Usai Dev mengatakan itu, kepala Eve menengadah. Menatap Dev dengan nyalang. Sepertinya Eve tidak suka kalau Dev mengatai pacarnya.
"Aku hanya melindungi Dion dari tuduhan yang tidak benar! Karena sebenarnya kau salah sasaran! Dion itu bukan penjahat!!"
'Dion? Apa itu nama asli Yongkie?' Dev bergumam dalam hati.
Dev lantas menyingkirkan layar ponsel itu dari hadapan Eve.

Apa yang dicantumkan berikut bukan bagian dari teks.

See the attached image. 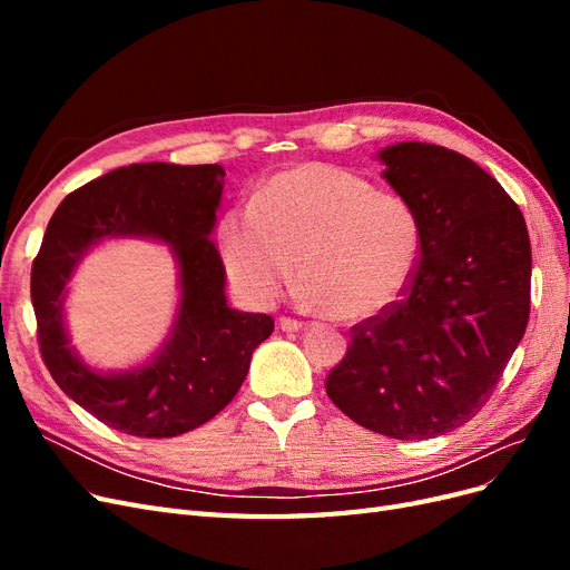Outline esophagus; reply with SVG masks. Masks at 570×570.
Segmentation results:
<instances>
[{"label":"esophagus","mask_w":570,"mask_h":570,"mask_svg":"<svg viewBox=\"0 0 570 570\" xmlns=\"http://www.w3.org/2000/svg\"><path fill=\"white\" fill-rule=\"evenodd\" d=\"M302 327H304V323L297 321V318H281V331L283 333H297V331H302Z\"/></svg>","instance_id":"obj_1"}]
</instances>
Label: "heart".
I'll use <instances>...</instances> for the list:
<instances>
[{"label": "heart", "mask_w": 570, "mask_h": 570, "mask_svg": "<svg viewBox=\"0 0 570 570\" xmlns=\"http://www.w3.org/2000/svg\"><path fill=\"white\" fill-rule=\"evenodd\" d=\"M230 283L254 304H273L292 281L337 321H366L404 297L419 264L411 209L347 170L297 164L268 176L252 204L218 223Z\"/></svg>", "instance_id": "b5f03b06"}]
</instances>
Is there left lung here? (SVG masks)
<instances>
[{"instance_id": "8db88e82", "label": "left lung", "mask_w": 570, "mask_h": 570, "mask_svg": "<svg viewBox=\"0 0 570 570\" xmlns=\"http://www.w3.org/2000/svg\"><path fill=\"white\" fill-rule=\"evenodd\" d=\"M419 226L406 297L354 327L325 392L352 421L428 440L485 406L530 316V237L519 206L463 154L396 142L375 154Z\"/></svg>"}]
</instances>
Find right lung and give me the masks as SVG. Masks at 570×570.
<instances>
[{
  "mask_svg": "<svg viewBox=\"0 0 570 570\" xmlns=\"http://www.w3.org/2000/svg\"><path fill=\"white\" fill-rule=\"evenodd\" d=\"M226 170L218 164H130L68 195L51 216L30 275L45 366L76 404L120 433L176 438L212 421L245 383L254 350L273 333L266 314L237 312L212 239ZM105 238H151L179 268V306L145 365H85L65 331V285Z\"/></svg>",
  "mask_w": 570,
  "mask_h": 570,
  "instance_id": "right-lung-1",
  "label": "right lung"
}]
</instances>
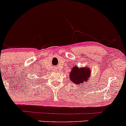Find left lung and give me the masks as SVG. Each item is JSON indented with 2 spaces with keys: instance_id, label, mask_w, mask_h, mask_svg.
<instances>
[{
  "instance_id": "left-lung-1",
  "label": "left lung",
  "mask_w": 126,
  "mask_h": 126,
  "mask_svg": "<svg viewBox=\"0 0 126 126\" xmlns=\"http://www.w3.org/2000/svg\"><path fill=\"white\" fill-rule=\"evenodd\" d=\"M90 67H78V66H73L70 72L69 79L75 85L81 86L83 83H87V80L91 77Z\"/></svg>"
}]
</instances>
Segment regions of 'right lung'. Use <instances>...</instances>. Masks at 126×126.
Listing matches in <instances>:
<instances>
[{
	"instance_id": "obj_1",
	"label": "right lung",
	"mask_w": 126,
	"mask_h": 126,
	"mask_svg": "<svg viewBox=\"0 0 126 126\" xmlns=\"http://www.w3.org/2000/svg\"><path fill=\"white\" fill-rule=\"evenodd\" d=\"M37 79H36V80H35V79H34V81H33V82H34V83H35V82H36V81H37Z\"/></svg>"
}]
</instances>
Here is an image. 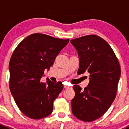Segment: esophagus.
Segmentation results:
<instances>
[{"label": "esophagus", "instance_id": "obj_1", "mask_svg": "<svg viewBox=\"0 0 129 129\" xmlns=\"http://www.w3.org/2000/svg\"><path fill=\"white\" fill-rule=\"evenodd\" d=\"M63 87H64V88H65V89H69V88L71 87H70L69 85H66V84H65V85H64V86H63Z\"/></svg>", "mask_w": 129, "mask_h": 129}]
</instances>
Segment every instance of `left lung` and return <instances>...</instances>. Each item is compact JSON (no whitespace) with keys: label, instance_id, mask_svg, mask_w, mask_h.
I'll return each mask as SVG.
<instances>
[{"label":"left lung","instance_id":"1","mask_svg":"<svg viewBox=\"0 0 129 129\" xmlns=\"http://www.w3.org/2000/svg\"><path fill=\"white\" fill-rule=\"evenodd\" d=\"M79 58L78 74H89V83L84 90L79 85L73 89L72 114L84 122L102 117L116 97L120 67L114 50L104 39L95 35L71 40Z\"/></svg>","mask_w":129,"mask_h":129}]
</instances>
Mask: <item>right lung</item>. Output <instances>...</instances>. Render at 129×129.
I'll use <instances>...</instances> for the list:
<instances>
[{"label": "right lung", "mask_w": 129, "mask_h": 129, "mask_svg": "<svg viewBox=\"0 0 129 129\" xmlns=\"http://www.w3.org/2000/svg\"><path fill=\"white\" fill-rule=\"evenodd\" d=\"M69 42L36 33L25 38L14 50L9 62V87L18 107L28 117L40 119L52 112L53 102L63 85L49 79L43 83L40 79Z\"/></svg>", "instance_id": "add662e5"}]
</instances>
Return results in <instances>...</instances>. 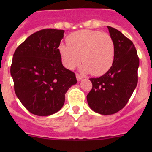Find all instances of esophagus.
<instances>
[{"label":"esophagus","mask_w":152,"mask_h":152,"mask_svg":"<svg viewBox=\"0 0 152 152\" xmlns=\"http://www.w3.org/2000/svg\"><path fill=\"white\" fill-rule=\"evenodd\" d=\"M76 79H77L78 81H81L82 79V78H83L80 74H79V73H76Z\"/></svg>","instance_id":"34e87169"}]
</instances>
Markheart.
Returning <instances> with one entry per match:
<instances>
[{
    "label": "heart",
    "mask_w": 152,
    "mask_h": 152,
    "mask_svg": "<svg viewBox=\"0 0 152 152\" xmlns=\"http://www.w3.org/2000/svg\"><path fill=\"white\" fill-rule=\"evenodd\" d=\"M69 45L59 47L63 65L69 70L84 63L82 70L99 76L106 73L113 65L115 56L114 40L109 34L99 31H78L67 38Z\"/></svg>",
    "instance_id": "heart-1"
}]
</instances>
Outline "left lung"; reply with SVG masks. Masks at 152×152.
<instances>
[{
    "label": "left lung",
    "instance_id": "left-lung-1",
    "mask_svg": "<svg viewBox=\"0 0 152 152\" xmlns=\"http://www.w3.org/2000/svg\"><path fill=\"white\" fill-rule=\"evenodd\" d=\"M114 40L115 56L110 70L91 78L93 87L87 96L90 108L101 115H112L125 107L138 81L139 58L133 42L116 28L107 26Z\"/></svg>",
    "mask_w": 152,
    "mask_h": 152
}]
</instances>
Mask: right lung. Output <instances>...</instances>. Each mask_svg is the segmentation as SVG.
Masks as SVG:
<instances>
[{"label":"right lung","mask_w":152,"mask_h":152,"mask_svg":"<svg viewBox=\"0 0 152 152\" xmlns=\"http://www.w3.org/2000/svg\"><path fill=\"white\" fill-rule=\"evenodd\" d=\"M64 30L45 28L32 34L15 50L11 65L14 89L31 113L48 116L59 111L65 94L77 82L62 65L59 46Z\"/></svg>","instance_id":"1"}]
</instances>
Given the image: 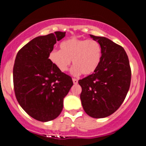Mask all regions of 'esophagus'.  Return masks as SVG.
<instances>
[{
	"instance_id": "1",
	"label": "esophagus",
	"mask_w": 146,
	"mask_h": 146,
	"mask_svg": "<svg viewBox=\"0 0 146 146\" xmlns=\"http://www.w3.org/2000/svg\"><path fill=\"white\" fill-rule=\"evenodd\" d=\"M73 82L74 84H77L78 82V80L76 78H73Z\"/></svg>"
}]
</instances>
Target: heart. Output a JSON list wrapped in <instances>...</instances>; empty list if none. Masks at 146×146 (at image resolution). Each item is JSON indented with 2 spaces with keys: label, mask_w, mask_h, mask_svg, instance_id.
<instances>
[{
  "label": "heart",
  "mask_w": 146,
  "mask_h": 146,
  "mask_svg": "<svg viewBox=\"0 0 146 146\" xmlns=\"http://www.w3.org/2000/svg\"><path fill=\"white\" fill-rule=\"evenodd\" d=\"M60 50H52L49 60L61 72L68 70L71 60L74 66L71 70L73 75L88 76L94 73L102 59V47L93 39L71 38L60 44Z\"/></svg>",
  "instance_id": "1"
}]
</instances>
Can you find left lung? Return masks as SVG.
Listing matches in <instances>:
<instances>
[{
  "label": "left lung",
  "mask_w": 146,
  "mask_h": 146,
  "mask_svg": "<svg viewBox=\"0 0 146 146\" xmlns=\"http://www.w3.org/2000/svg\"><path fill=\"white\" fill-rule=\"evenodd\" d=\"M102 47V59L97 70L78 80L80 100L85 112L95 118L111 115L119 108L129 90L131 70L122 46L110 39L90 35Z\"/></svg>",
  "instance_id": "1"
}]
</instances>
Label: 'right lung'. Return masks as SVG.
I'll return each mask as SVG.
<instances>
[{
  "instance_id": "1",
  "label": "right lung",
  "mask_w": 146,
  "mask_h": 146,
  "mask_svg": "<svg viewBox=\"0 0 146 146\" xmlns=\"http://www.w3.org/2000/svg\"><path fill=\"white\" fill-rule=\"evenodd\" d=\"M66 32L38 36L17 53L13 66V86L20 106L32 118L47 122L57 118L63 98L73 83L70 76L60 71L48 58L56 41Z\"/></svg>"
}]
</instances>
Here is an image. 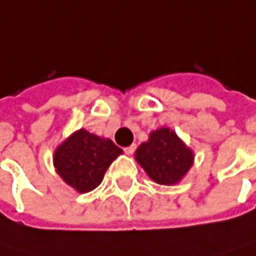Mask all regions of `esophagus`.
Wrapping results in <instances>:
<instances>
[{
  "label": "esophagus",
  "instance_id": "esophagus-1",
  "mask_svg": "<svg viewBox=\"0 0 256 256\" xmlns=\"http://www.w3.org/2000/svg\"><path fill=\"white\" fill-rule=\"evenodd\" d=\"M136 150V144H132V146H128V147H126L124 148V152L128 154V156H130V154H133Z\"/></svg>",
  "mask_w": 256,
  "mask_h": 256
}]
</instances>
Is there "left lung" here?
<instances>
[{"label":"left lung","instance_id":"1","mask_svg":"<svg viewBox=\"0 0 256 256\" xmlns=\"http://www.w3.org/2000/svg\"><path fill=\"white\" fill-rule=\"evenodd\" d=\"M134 160L156 184L171 186L192 168L194 152L172 128H160L138 146Z\"/></svg>","mask_w":256,"mask_h":256}]
</instances>
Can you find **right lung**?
I'll return each instance as SVG.
<instances>
[{
	"mask_svg": "<svg viewBox=\"0 0 256 256\" xmlns=\"http://www.w3.org/2000/svg\"><path fill=\"white\" fill-rule=\"evenodd\" d=\"M120 154L123 150L110 138L80 128L56 147L53 165L68 186L88 194L100 185L106 170Z\"/></svg>",
	"mask_w": 256,
	"mask_h": 256,
	"instance_id": "right-lung-1",
	"label": "right lung"
}]
</instances>
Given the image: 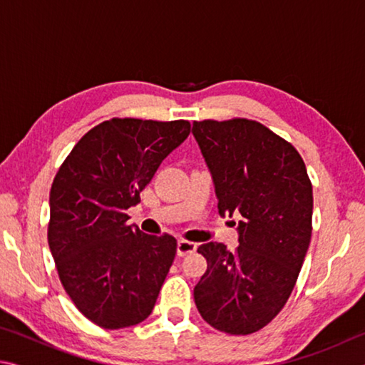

Sedikit mencondongkan wajahnya, Dev menatap lekat-lekat ke manik mata Eve.
"Kalau memang dia bukan penjahat, lalu mengapa kau melindunginya? Seharusnya kau tinggal membuktikan pada kami kalau dia tidak bersalah, bukannya berbohong dan mengatakan kalau kau tidak mengenalnya!"
DEG!
Wajah Eve langsung menegang. Namun tatapannya masih menajam.
"Kau benar. Memang seharusnya aku menunjukkan bukti bahwa dia tidak bersalah. Namun sayangnya, aku sendiripun tidak memiliki bukti itu."
Dev menghela napas. Lalu menjauhkan diri untuk menarik satu kursi didekat sana lalu duduk di hadapan Eve.
"Kalau kau tidak memiliki bukti, maka kau tidak berhak bicara apalagi menghalangiku untuk menangkapnya, Eve. Jadi cepat katakan dimana dia. Jangan membuat semuanya menjadi rumit."
Eve terdiam lagi. Dan kini kepalanya terkulai dan tertunduk kebawah. Tidak lagi mengatakan apa-apa.
"Baiklah ..." Dev yang sudah kehabisan kata-kata untuk membuat Eve bicara pun memutuskan untuk bangkit.
"Kalau kau masih diam begitu ..." Dev menyeringai. "Terpaksa aku menahanmu disini. Barangkali pacarmu bakal muncul kalau kau menghilang. Iya kan?"
"Tunggu, Polisi sok jagoan!" Suara menantang Eve itu langsung menghentikan langkah Dev.
Dan tentu saja ucapan itu membuat emosi Dev sedikit terpancing. "Kau bilang apa?"
"Kalau aku bisa membuktikan Dion tidak bersalah, apakah kau bisa berhenti mengejarnya dan menghapusnya dari daftar buron?" tanya Eve kemudian.
Perkataan itu terdengar lucu bagi Dev. Maka tidak heran kalau setelahnya Dev melontarkan tawa yang menggema.
"Hahaha!"
"Apanya yang lucu? Itu bukan lelucon!" bentak Eve.
"Tidak usah repot-repot begitu, Eve," kata Dev dengan nada angkuh. "Kau hanya perlu menunggu pacarmu datang dan menyusulmu kemari. Dan saat itulah ... misiku selesai."
Dev kembali melanjutkan langkah. Hendak meraih kenop pintu, tiba-tiba Eve kembali berteriak.
"Aku bisa pastikan kalau bukan Dion pelakunya! Kalian hanya salah paham! Karena pelaku sebenarnya adalah para perampok itu!!"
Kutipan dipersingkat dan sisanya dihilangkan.